Unix and OSS used to be the rebellion. What happened
Malicious compliance of having the OS accept an arbitrary date and report that for verification purposes seems good to me.
I'm probably missing something, but I don't think this is as bad or as useless as the article implies. E.g. as a parent I can set up my kids PCs with their age so stuff like app stores know to only serve them age appropriate things to download. It's the minimum to comply with the laws.
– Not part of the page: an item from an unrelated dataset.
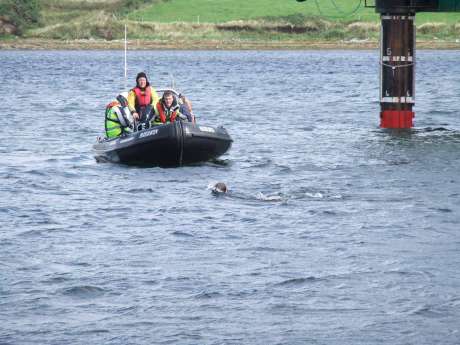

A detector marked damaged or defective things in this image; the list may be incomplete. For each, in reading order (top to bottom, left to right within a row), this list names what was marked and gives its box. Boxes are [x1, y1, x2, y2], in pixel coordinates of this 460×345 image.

rusty red pillar [380, 14, 416, 128]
It doesn't stop anyone owns a machine, but it does provide a useful option to set if you want it.
I'm not a huge fan of this website, I also saw the "Microsoft's "Fix" for Windows 11: Flowers After the Beating" article on the homepage today and I think I saw the original (or was this one updated?) article about age verification in Linux from the same source.

The visualizations are (must be) LLM-generated which really just feels like slop. This and the Windows 11 article seem to be more filling in meandering text around the useless interactive/moving graphics then actually conveying information.

It seems like it's literally just a blog-spam site.

Why didn't systemd reject these changes? Was there an internal debate that the article doesn't cover, or is it the arbitrary decision of other "volunteers"?
As I understand it, anyone with commit permissions can commit a PR, no matter what the community or even other devs think. So, no debate. Just commit and that's it. I don't even remember ever seeing a "block commit" setting or something that would prevent commiting a PR before discussion takes place and "block commit" is lifted.

Anyway, the discussion is pointless. Poettering approved. He probably would have commited the PR himself if he saw it in time.

One minor off-topic comment, I like the quiz at the bottom of the article. It could be neat to have sites implement something like this to discourage people from commenting without reading and absorbing some of what they've read. It seems it would be fairly straightforward to implement with an LLM summary/questions.